Prof gave him a curious look. Prof had sensitive, multi-track hearing – sometimes even picking up tracks you hadn’t recorded.
‘Never met her, Laurence. Quiet, I’m told. Often the case with a guy like that – wants a listener.’
‘And what happened to the uncle?’
‘Ha! I’m detecting – forgive me – a burgeoning interest here?’
‘Well, not—’
‘The moment I mention hop-kilns! After our discussion, am I to conclude you went for one of your little strolls and you came back with – dare I suggest – the seed of an idea? I’m thinking of the song you did a year or two back for Norma Waterson – “The Baker’s Tune”?’
‘ “The Baker’s Lament”.’
‘About the slow fading of the old village fabric – a good one. Well, I’m not pushing it, but there are strong themes here, too. Change and decay. Visit the Hop Museum – in fact, I’m going to set that up for you.’
‘Prof, there’s no—’
‘Check it out. Reject it, if you want, but check it out first.’
Lol gave up. In an avalanche, lie down.
‘So what did happen to the uncle?’
‘Aha.’ Prof sat on an old rustic bench against the stable wall, tilting his Panama over his eyes. ‘Well, that, Laurence, was a very sick wind.’

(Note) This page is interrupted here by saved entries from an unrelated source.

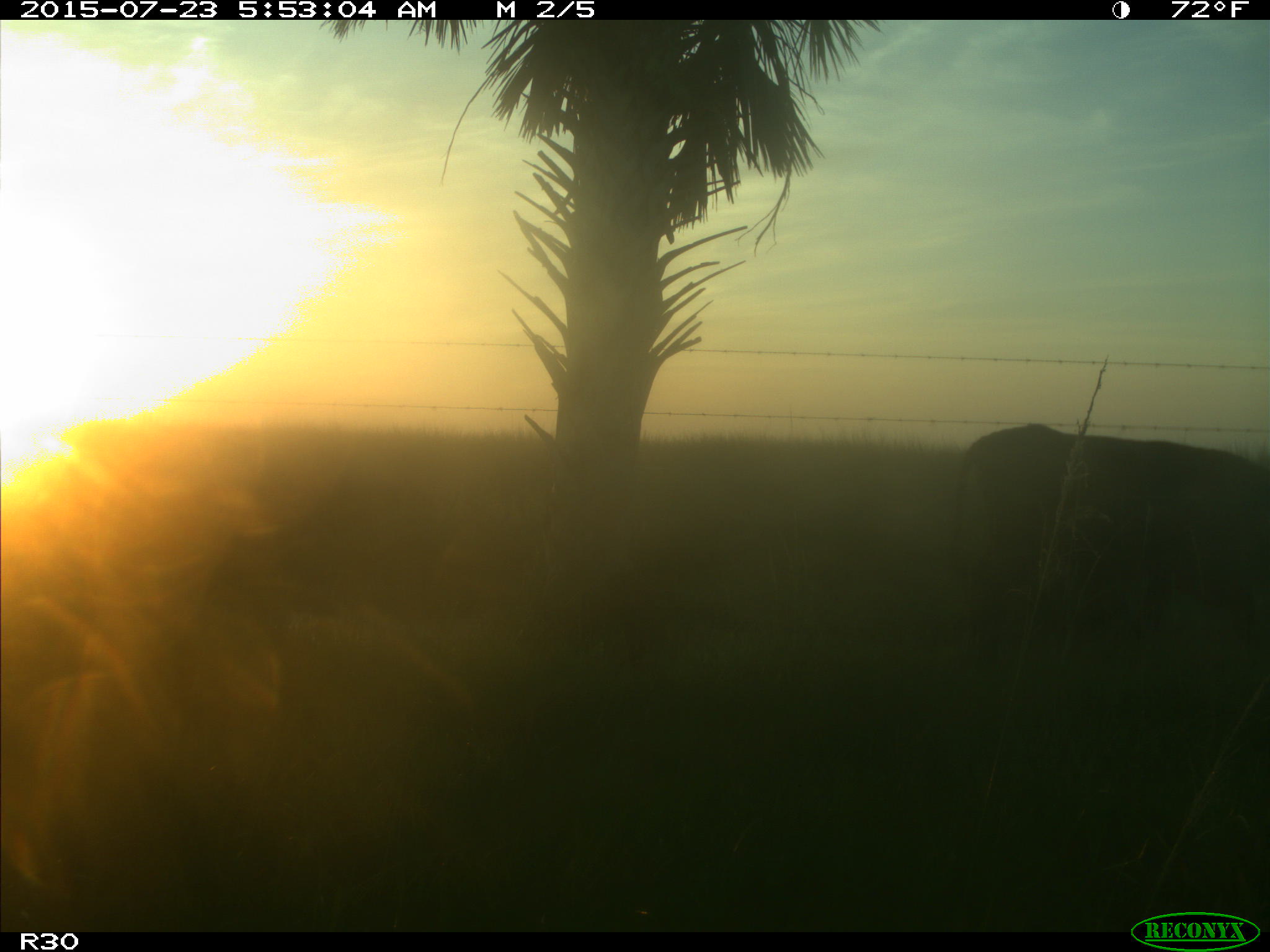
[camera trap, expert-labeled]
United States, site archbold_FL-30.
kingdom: Animalia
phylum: Chordata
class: Mammalia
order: Artiodactyla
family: Bovidae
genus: Bos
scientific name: Bos taurus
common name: domestic cow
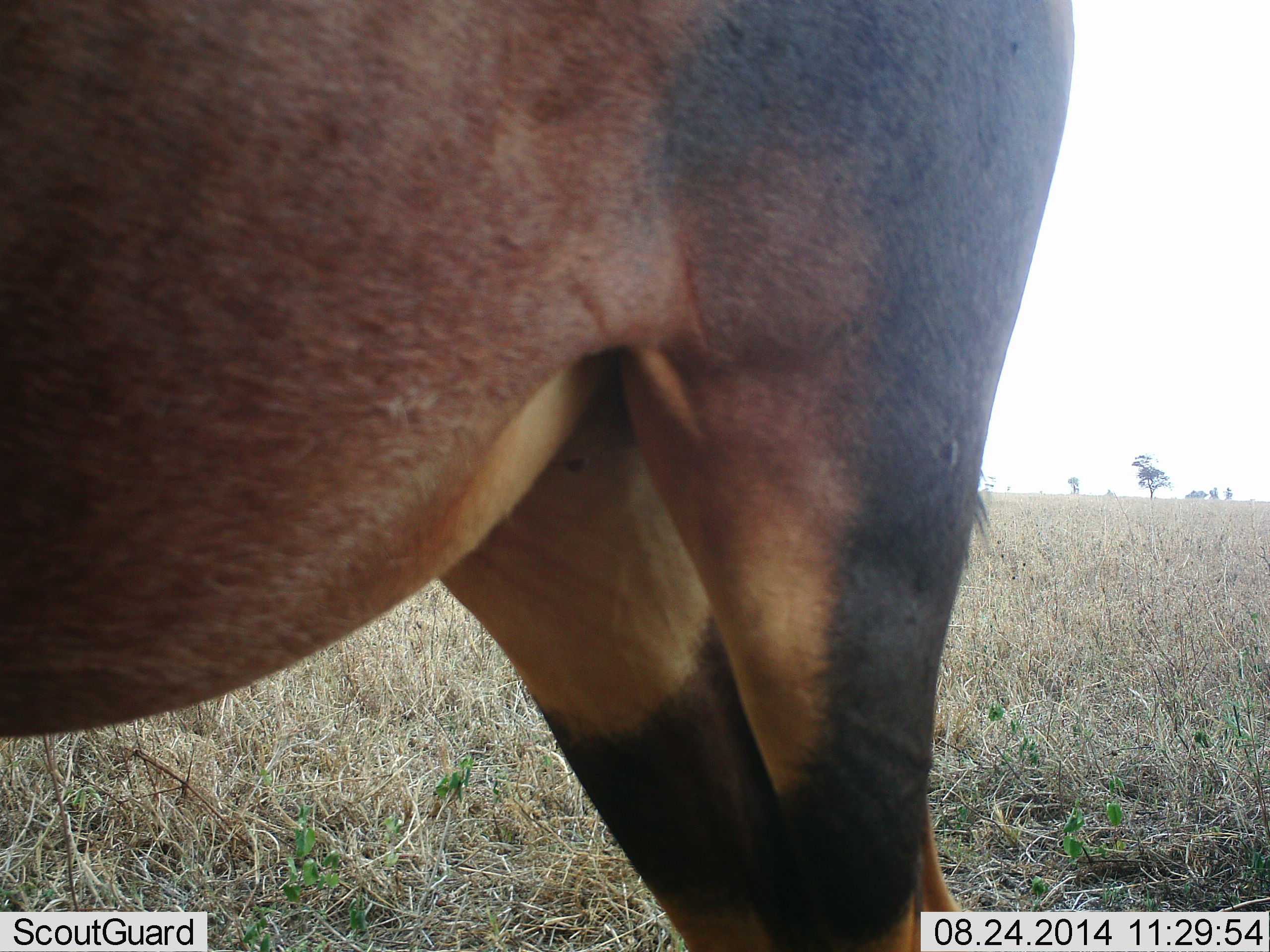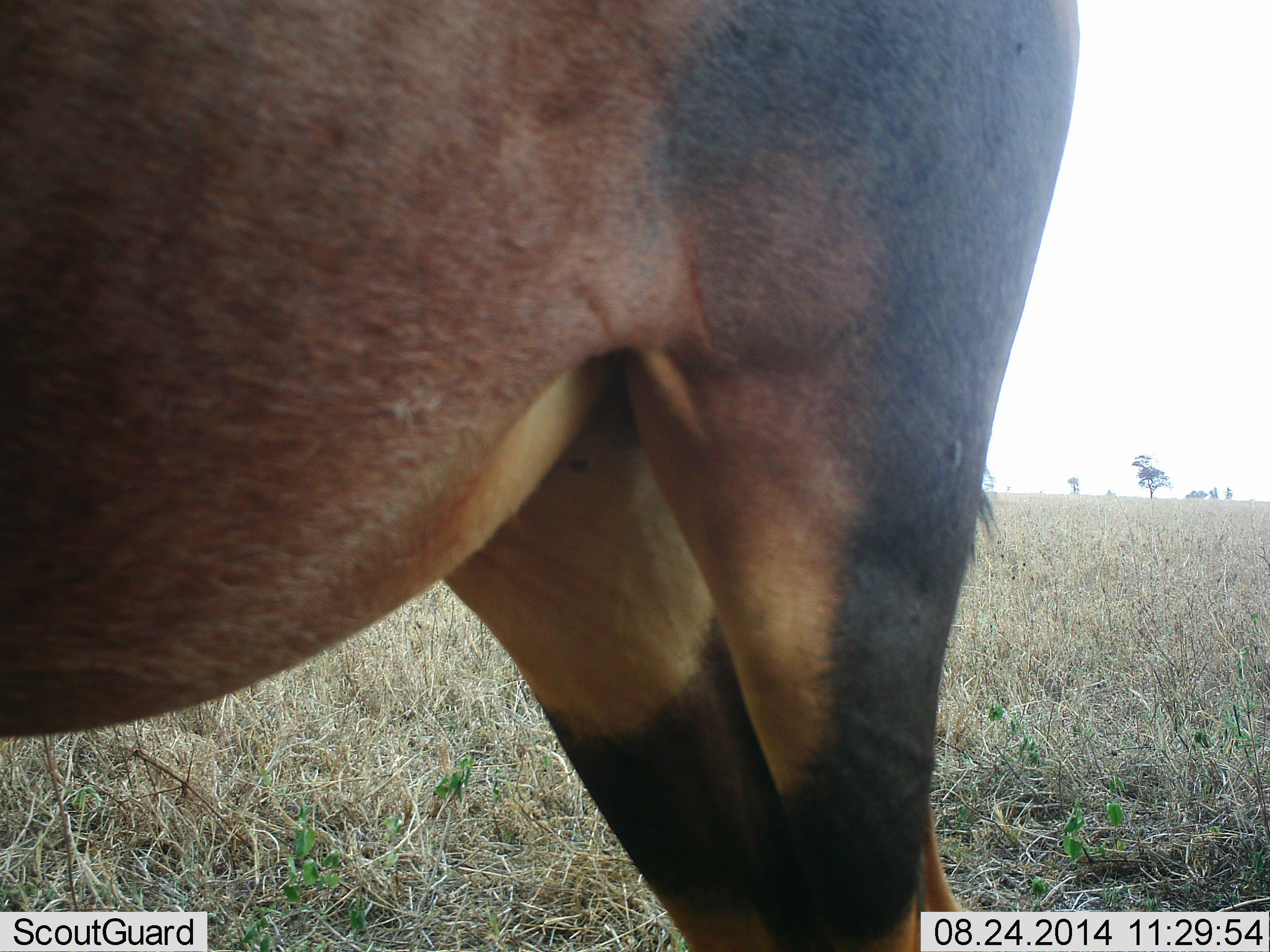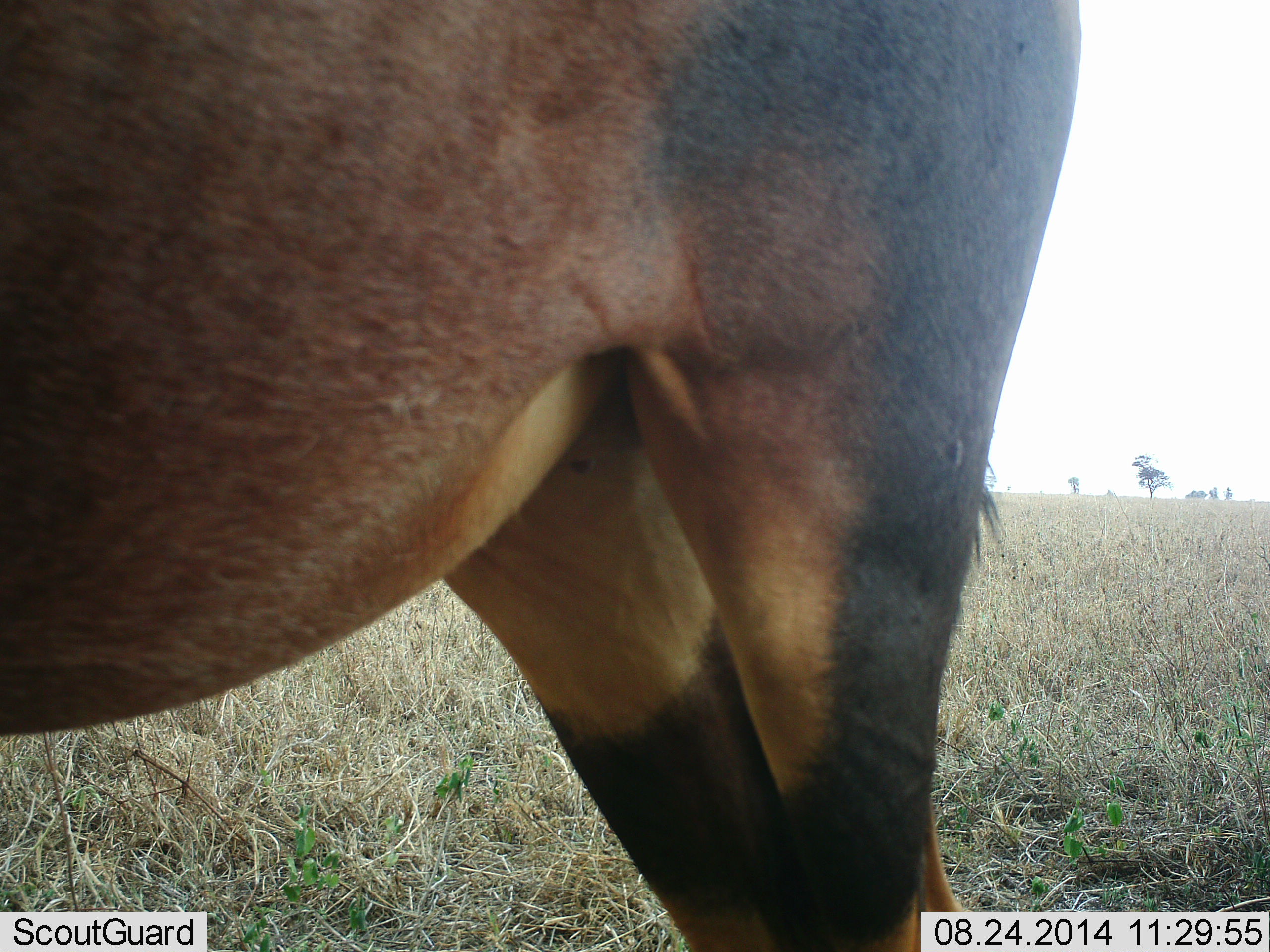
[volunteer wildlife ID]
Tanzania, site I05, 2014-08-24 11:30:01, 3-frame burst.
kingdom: Animalia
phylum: Chordata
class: Mammalia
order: Artiodactyla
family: Bovidae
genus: Damaliscus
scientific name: Damaliscus lunatus jimela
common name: topi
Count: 1.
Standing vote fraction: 100%.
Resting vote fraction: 0%.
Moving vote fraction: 0%.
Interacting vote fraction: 0%.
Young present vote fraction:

Lol waited. Prof seemed to have a remarkably extensive knowledge of people he claimed he hadn’t ever wanted to meet.
He talked from under his hat, stretching out his legs. ‘I think what Simon didn’t mention about this Stewart Ash was his interest – as an author, a chronicler of social history – in our travelling friends. Not the New Age travellers – the old kind.’
‘Gypsies?’
Prof nodded. ‘Romanies. Used to come here in force every autumn for the hop-picking. Enormous work in those days before the machines. Some of them even travelling over from Europe in their vardos, year after year. A colourful spectacle – you’ll find all this in the hop museum, as well. The Romanies were a little community inside a community, and of course Ash very much wanted to record their memories, for his book – what they thought of the hop-masters, how well they were treated. A man with a social conscience. Well, there’s a few Romany families, not many, still coming back, to help the machinery do the work – though whether they’ll be back this year, after what happened, is anyone’s guess. Anyway, off goes our Mr Ash to talk to them. Only gypsies, by tradition, don’t like to talk. It’s their history, why should the gaujos profit from it?’